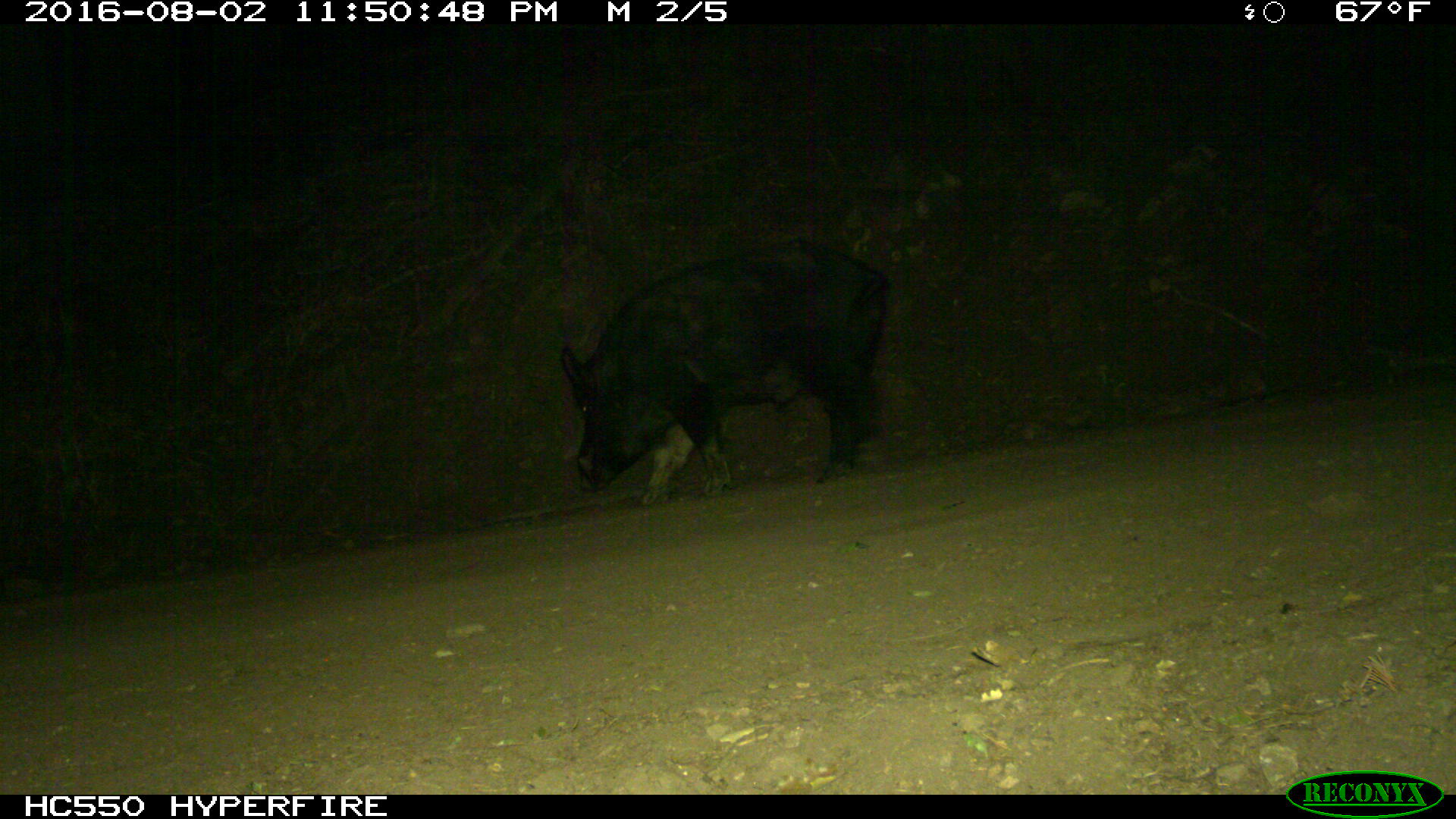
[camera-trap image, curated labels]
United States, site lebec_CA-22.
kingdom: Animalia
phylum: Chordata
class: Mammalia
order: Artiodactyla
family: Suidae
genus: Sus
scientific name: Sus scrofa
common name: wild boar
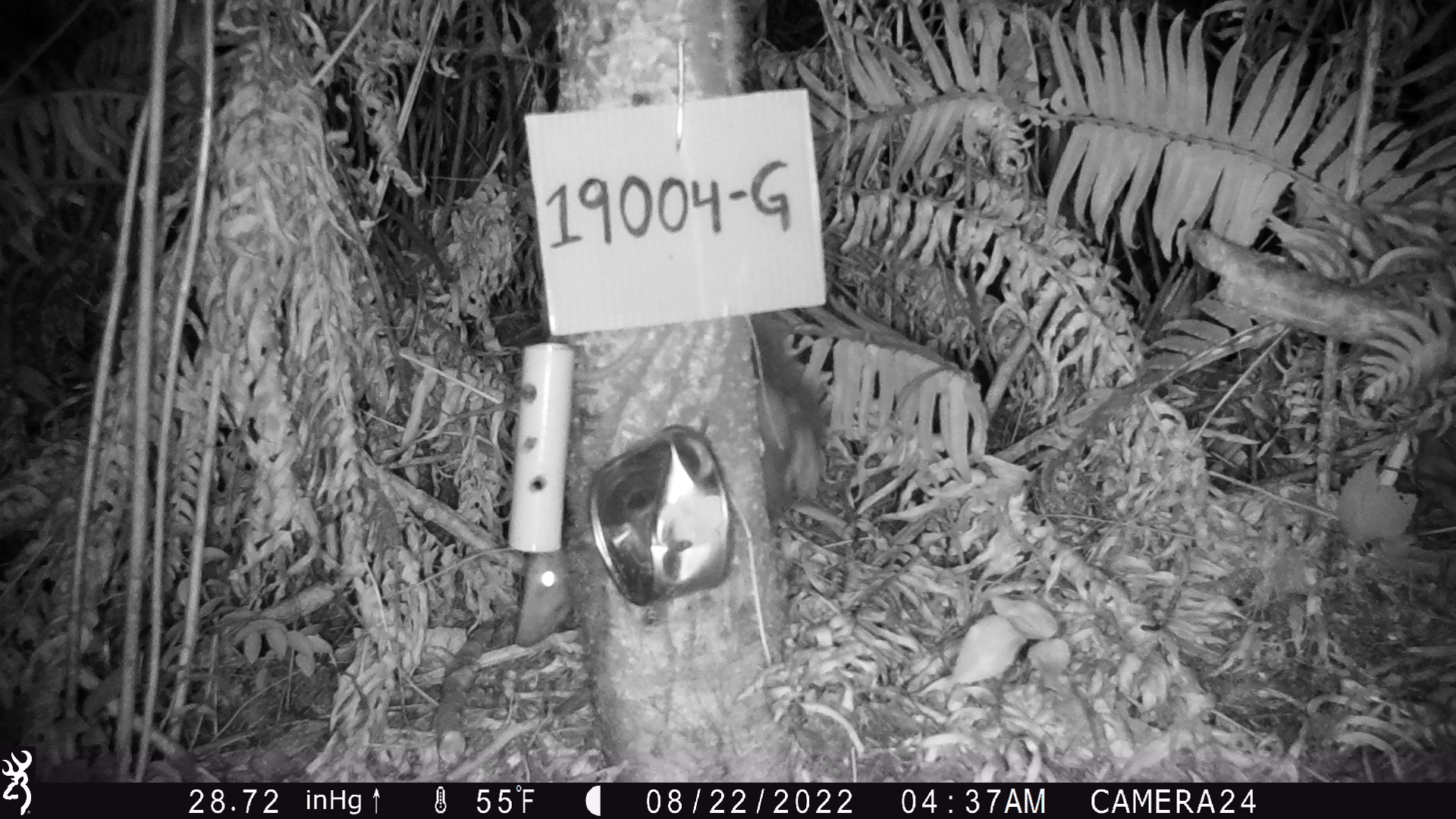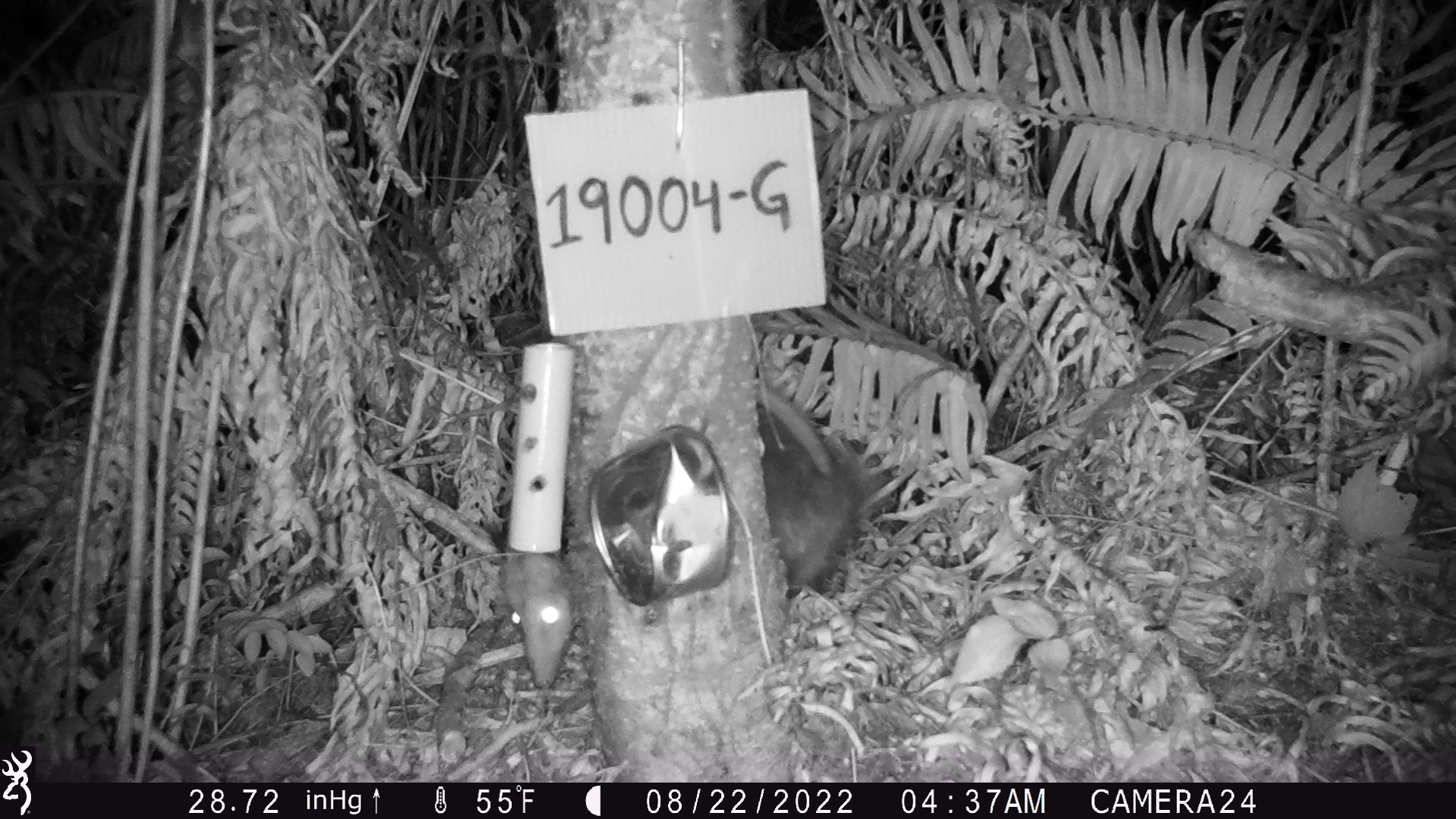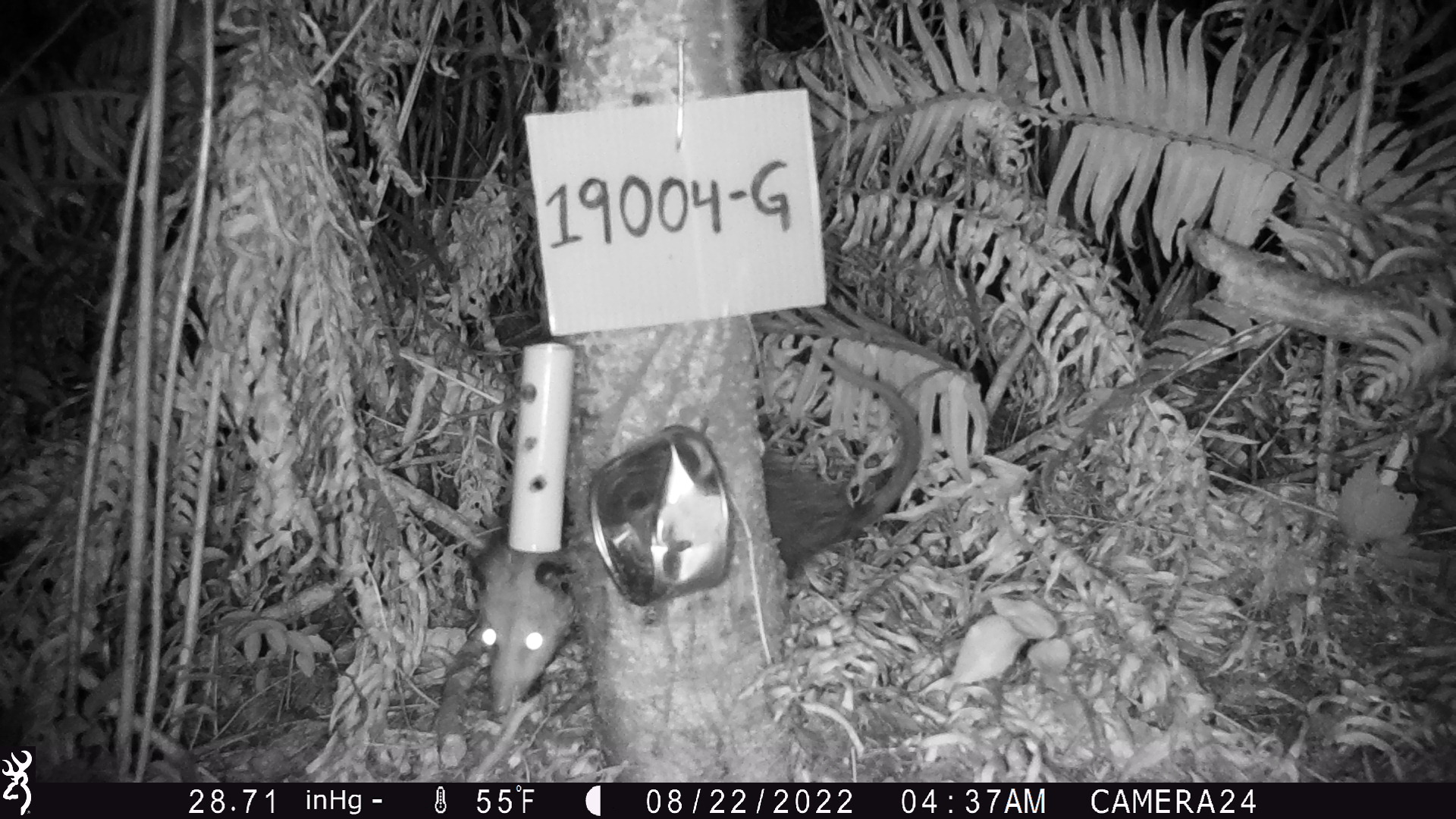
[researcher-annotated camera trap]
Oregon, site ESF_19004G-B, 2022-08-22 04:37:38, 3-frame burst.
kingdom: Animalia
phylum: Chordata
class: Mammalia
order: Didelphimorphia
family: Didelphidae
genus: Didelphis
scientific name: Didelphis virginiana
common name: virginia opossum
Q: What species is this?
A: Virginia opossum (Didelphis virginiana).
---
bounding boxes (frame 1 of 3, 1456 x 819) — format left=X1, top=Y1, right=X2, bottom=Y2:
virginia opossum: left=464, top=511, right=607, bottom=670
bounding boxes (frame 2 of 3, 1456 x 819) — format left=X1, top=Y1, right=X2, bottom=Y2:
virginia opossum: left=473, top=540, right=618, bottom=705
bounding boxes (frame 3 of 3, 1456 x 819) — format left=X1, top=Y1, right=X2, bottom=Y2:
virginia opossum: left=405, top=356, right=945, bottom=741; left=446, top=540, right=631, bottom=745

········

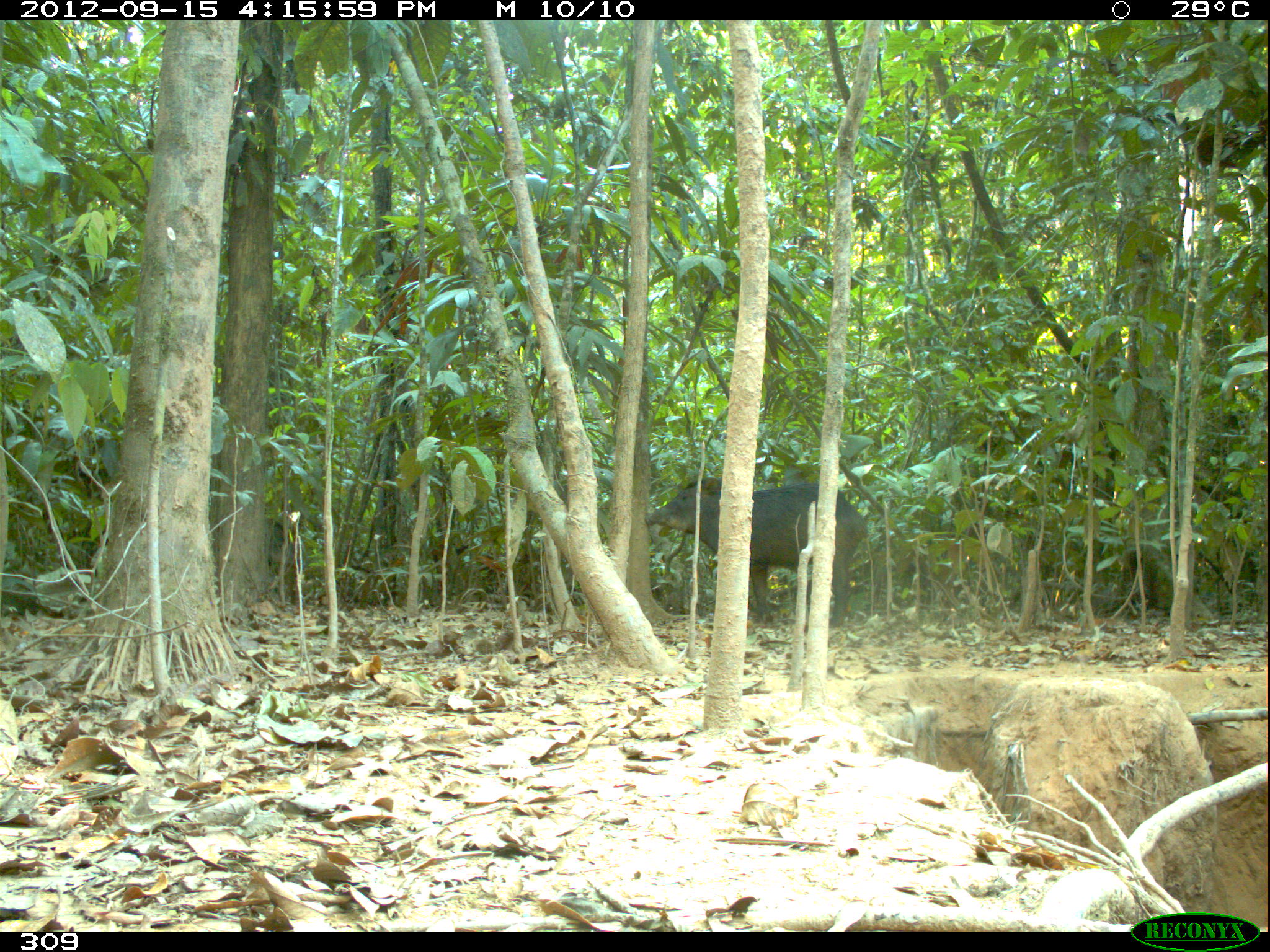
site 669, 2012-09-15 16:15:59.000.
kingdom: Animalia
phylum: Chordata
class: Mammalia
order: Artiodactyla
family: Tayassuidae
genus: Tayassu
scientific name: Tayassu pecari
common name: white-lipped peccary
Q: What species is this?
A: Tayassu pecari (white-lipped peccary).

········

* _Required action_
List all lines from the entries that include the word "trap".

* _The completed task_
[camera-trap image, curated labels]
[researcher-annotated camera trap]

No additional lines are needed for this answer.